* **What you are asked to do**
Exactly the lines from the one with "[camera-trap image, curated labels]" through the end of the material are to be output, both included, with no other text.
-- Opening Marker --
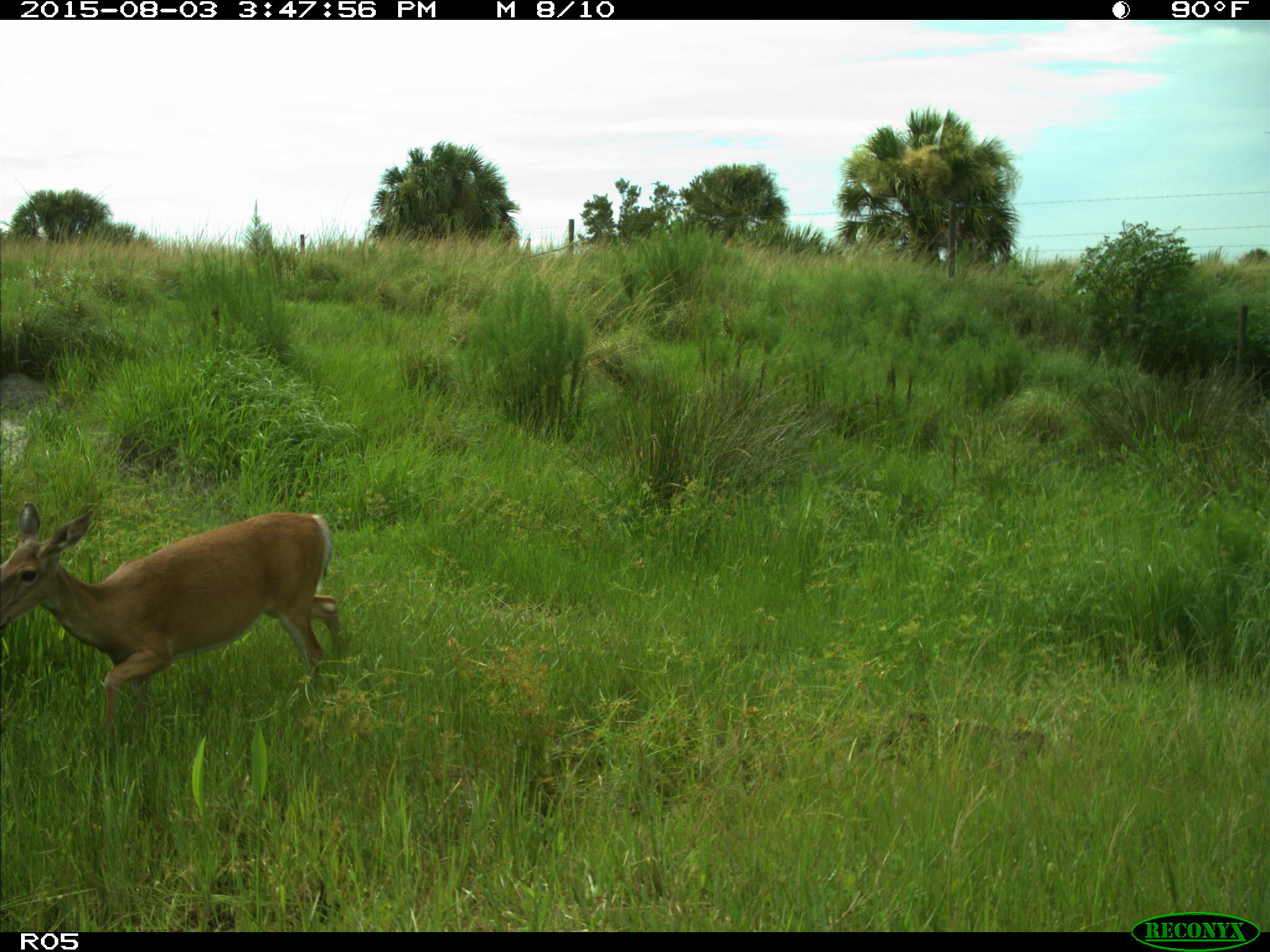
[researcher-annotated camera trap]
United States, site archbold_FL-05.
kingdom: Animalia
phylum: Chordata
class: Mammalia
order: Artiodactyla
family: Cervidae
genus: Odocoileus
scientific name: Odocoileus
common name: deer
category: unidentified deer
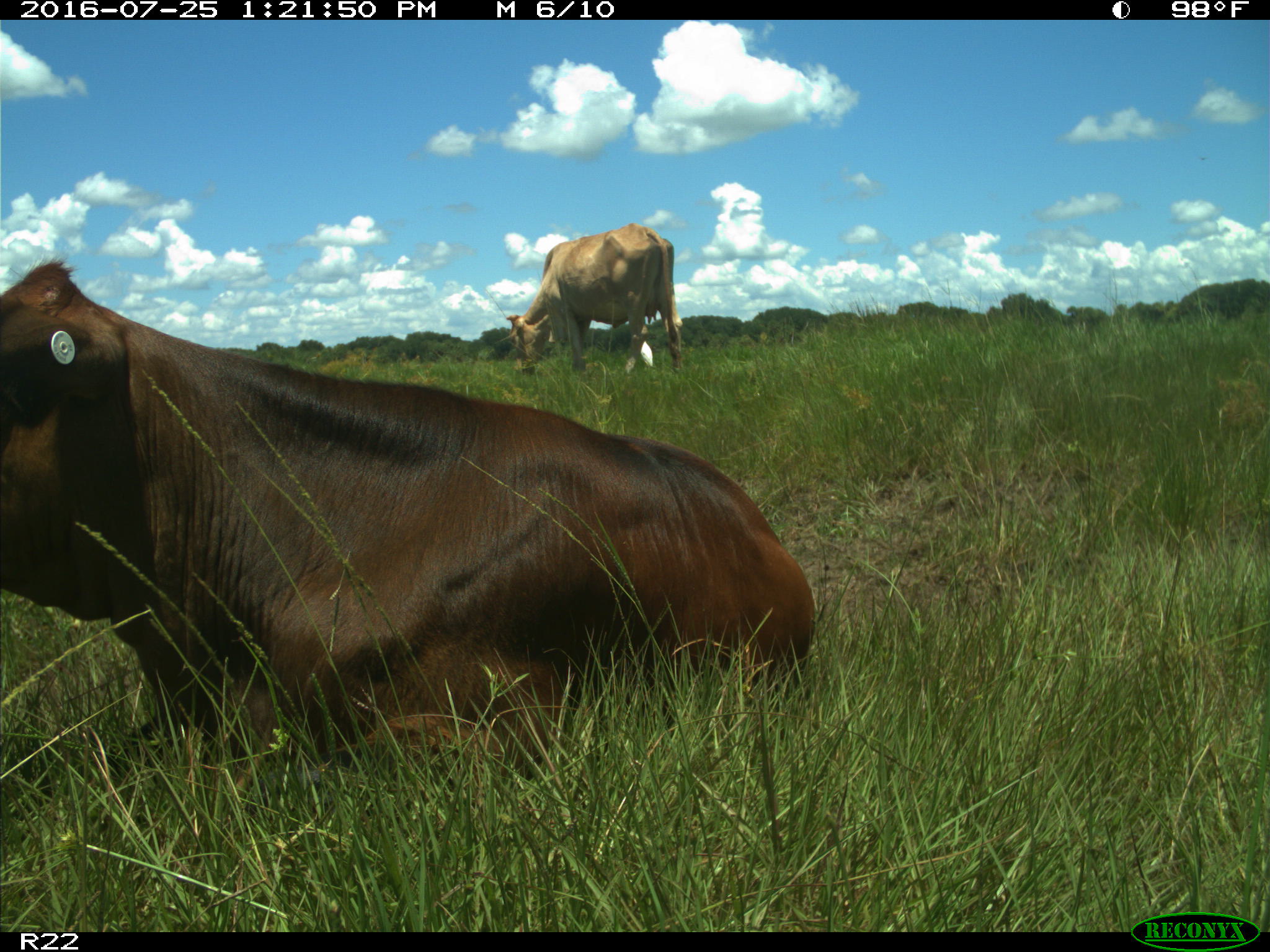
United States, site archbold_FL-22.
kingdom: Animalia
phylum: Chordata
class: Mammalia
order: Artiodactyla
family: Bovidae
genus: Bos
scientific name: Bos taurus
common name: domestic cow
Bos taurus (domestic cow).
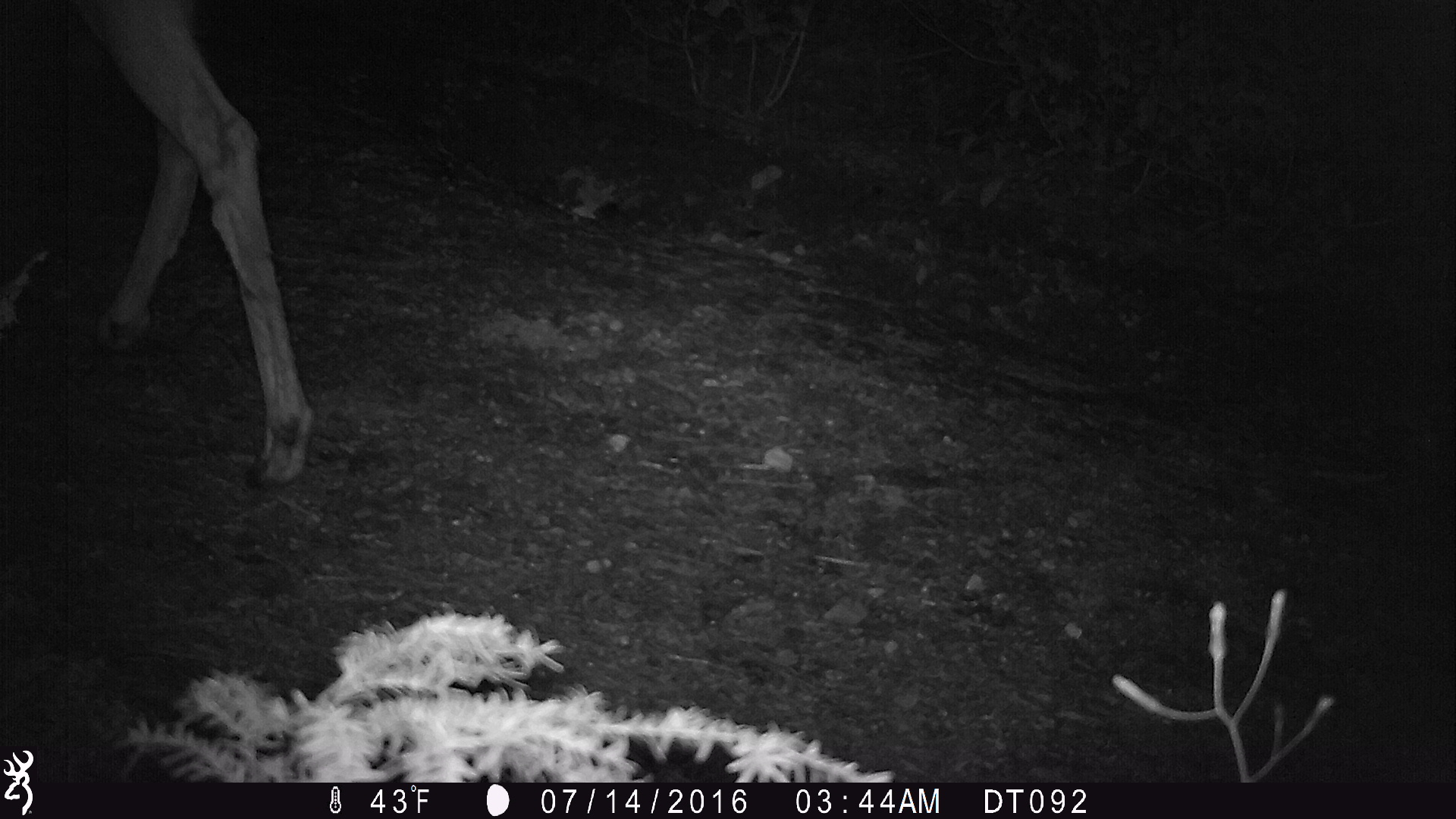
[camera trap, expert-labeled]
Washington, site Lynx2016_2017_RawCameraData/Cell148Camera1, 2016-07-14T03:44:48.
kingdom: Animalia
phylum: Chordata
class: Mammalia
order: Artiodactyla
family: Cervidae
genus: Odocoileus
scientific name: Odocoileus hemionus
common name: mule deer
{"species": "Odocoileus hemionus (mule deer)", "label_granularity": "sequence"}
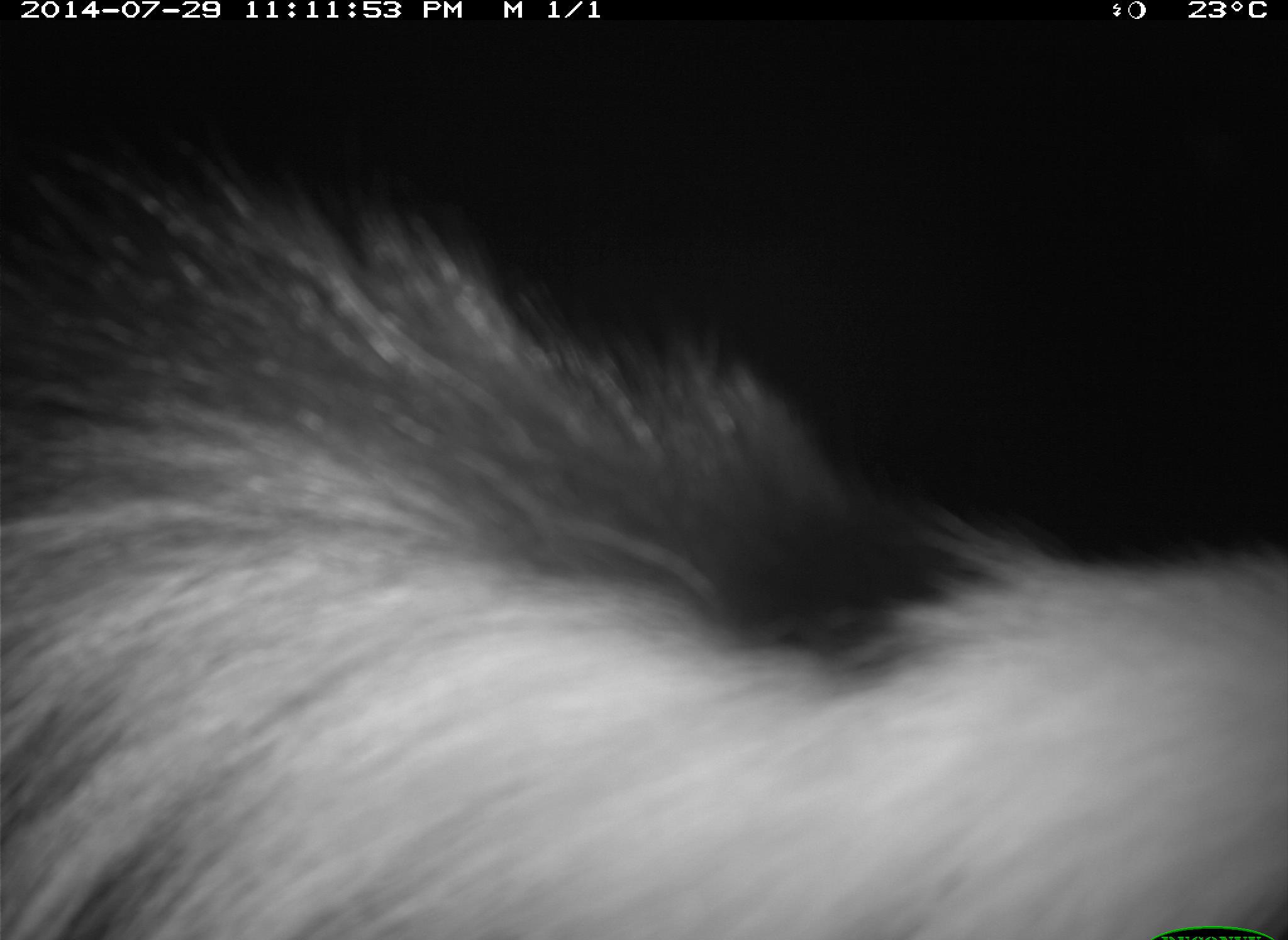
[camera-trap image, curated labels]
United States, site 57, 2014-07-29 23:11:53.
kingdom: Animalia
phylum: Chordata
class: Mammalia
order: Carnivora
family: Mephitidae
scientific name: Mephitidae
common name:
-- Closing Marker --
* **Problem solution**
[camera-trap image, curated labels]
United States, site 57, 2014-07-29 23:11:53.
kingdom: Animalia
phylum: Chordata
class: Mammalia
order: Carnivora
family: Mephitidae
scientific name: Mephitidae
common name:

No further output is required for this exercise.